## Provided data
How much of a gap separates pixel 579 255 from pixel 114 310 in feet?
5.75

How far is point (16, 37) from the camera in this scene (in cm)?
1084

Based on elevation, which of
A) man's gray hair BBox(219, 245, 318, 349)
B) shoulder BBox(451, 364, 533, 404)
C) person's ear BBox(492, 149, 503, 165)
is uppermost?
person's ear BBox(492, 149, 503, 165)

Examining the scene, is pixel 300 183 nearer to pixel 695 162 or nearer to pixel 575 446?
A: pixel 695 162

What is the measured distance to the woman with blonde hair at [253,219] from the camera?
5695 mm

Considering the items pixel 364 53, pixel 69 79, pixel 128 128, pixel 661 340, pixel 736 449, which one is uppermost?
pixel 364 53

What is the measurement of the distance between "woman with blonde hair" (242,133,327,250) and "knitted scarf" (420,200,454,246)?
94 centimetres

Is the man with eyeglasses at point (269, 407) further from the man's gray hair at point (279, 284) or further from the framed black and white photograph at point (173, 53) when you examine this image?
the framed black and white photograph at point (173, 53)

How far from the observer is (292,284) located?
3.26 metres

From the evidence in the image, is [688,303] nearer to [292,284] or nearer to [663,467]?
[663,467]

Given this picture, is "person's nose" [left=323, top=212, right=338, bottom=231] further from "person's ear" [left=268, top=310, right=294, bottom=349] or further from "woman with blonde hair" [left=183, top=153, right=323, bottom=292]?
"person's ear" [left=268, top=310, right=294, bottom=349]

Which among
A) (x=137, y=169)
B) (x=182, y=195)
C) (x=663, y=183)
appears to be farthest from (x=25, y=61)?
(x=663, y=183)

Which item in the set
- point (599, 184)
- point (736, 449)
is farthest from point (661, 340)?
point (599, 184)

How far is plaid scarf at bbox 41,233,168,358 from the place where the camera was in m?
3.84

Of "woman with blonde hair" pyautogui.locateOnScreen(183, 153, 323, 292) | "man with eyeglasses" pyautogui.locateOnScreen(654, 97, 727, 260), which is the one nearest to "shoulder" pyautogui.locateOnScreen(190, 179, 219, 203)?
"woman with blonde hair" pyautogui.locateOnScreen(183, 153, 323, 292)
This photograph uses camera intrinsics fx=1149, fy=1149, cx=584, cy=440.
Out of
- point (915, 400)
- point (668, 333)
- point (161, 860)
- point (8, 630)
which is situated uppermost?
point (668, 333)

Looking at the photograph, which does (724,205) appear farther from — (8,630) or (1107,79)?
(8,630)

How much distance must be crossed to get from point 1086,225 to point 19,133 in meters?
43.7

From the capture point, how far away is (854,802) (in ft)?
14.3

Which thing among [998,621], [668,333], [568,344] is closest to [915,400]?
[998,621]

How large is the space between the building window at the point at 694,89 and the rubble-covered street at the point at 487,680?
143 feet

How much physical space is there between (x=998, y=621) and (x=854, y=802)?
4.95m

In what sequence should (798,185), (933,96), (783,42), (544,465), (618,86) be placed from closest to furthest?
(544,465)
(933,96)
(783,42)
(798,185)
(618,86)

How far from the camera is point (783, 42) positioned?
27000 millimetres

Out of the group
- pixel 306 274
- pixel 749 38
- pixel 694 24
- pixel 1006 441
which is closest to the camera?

## Aim of the exercise
Reproduce all of the records above word for word, from the first line through the last.

## Output of the exercise
How much of a gap separates pixel 579 255 from pixel 114 310 in feet?
5.75

How far is point (16, 37) from the camera in this scene (in cm)?
1084

Based on elevation, which of
A) man's gray hair BBox(219, 245, 318, 349)
B) shoulder BBox(451, 364, 533, 404)
C) person's ear BBox(492, 149, 503, 165)
is uppermost?
person's ear BBox(492, 149, 503, 165)

Examining the scene, is pixel 300 183 nearer to pixel 695 162 or nearer to pixel 575 446?
A: pixel 695 162

What is the measured distance to the woman with blonde hair at [253,219] from the camera?
5695 mm

Considering the items pixel 364 53, pixel 69 79, pixel 128 128, pixel 661 340, pixel 736 449, which one is uppermost?
pixel 364 53

What is the measurement of the distance between "woman with blonde hair" (242,133,327,250) and "knitted scarf" (420,200,454,246)?
94 centimetres

Is the man with eyeglasses at point (269, 407) further from the man's gray hair at point (279, 284) or further from the framed black and white photograph at point (173, 53) when you examine this image?
the framed black and white photograph at point (173, 53)

How far from the observer is (292,284) located?
3.26 metres

From the evidence in the image, is [688,303] nearer to [292,284] or nearer to [663,467]?
[663,467]

Given this picture, is "person's nose" [left=323, top=212, right=338, bottom=231] further from "person's ear" [left=268, top=310, right=294, bottom=349] or further from "woman with blonde hair" [left=183, top=153, right=323, bottom=292]?
"person's ear" [left=268, top=310, right=294, bottom=349]

Which among
A) (x=137, y=169)
B) (x=182, y=195)
C) (x=663, y=183)
appears to be farthest from (x=25, y=61)?
(x=663, y=183)

Which item in the set
- point (599, 184)
- point (736, 449)
is farthest from point (661, 340)?
point (599, 184)

How far is plaid scarf at bbox 41,233,168,358 from the place where the camera was in m?
3.84

Of "woman with blonde hair" pyautogui.locateOnScreen(183, 153, 323, 292) | "man with eyeglasses" pyautogui.locateOnScreen(654, 97, 727, 260), which is the one nearest to "shoulder" pyautogui.locateOnScreen(190, 179, 219, 203)?
"woman with blonde hair" pyautogui.locateOnScreen(183, 153, 323, 292)
This photograph uses camera intrinsics fx=1149, fy=1149, cx=584, cy=440.
Out of
- point (915, 400)
- point (668, 333)
- point (161, 860)
- point (8, 630)
which is situated uppermost?
point (668, 333)

Looking at the photograph, which does (724,205) appear farther from — (8,630) or (1107,79)?
(8,630)

How much distance must be crossed to get from point 1086,225 to point 19,133 in meters?
43.7

From the capture point, how far away is (854,802) (in ft)?
14.3

Which thing among [998,621], [668,333], [568,344] is closest to [915,400]?
[998,621]

How large is the space between the building window at the point at 694,89 and the rubble-covered street at the point at 487,680?
143 feet

How much physical space is there between (x=998, y=621) and (x=854, y=802)?
4.95m

In what sequence should (798,185), (933,96), (783,42), (544,465), (618,86) be placed from closest to furthest?
(544,465)
(933,96)
(783,42)
(798,185)
(618,86)

How far from the camera is point (783, 42) positioned?
27000 millimetres

Out of the group
- pixel 306 274
- pixel 749 38
- pixel 694 24
- pixel 1006 441
which is closest to the camera?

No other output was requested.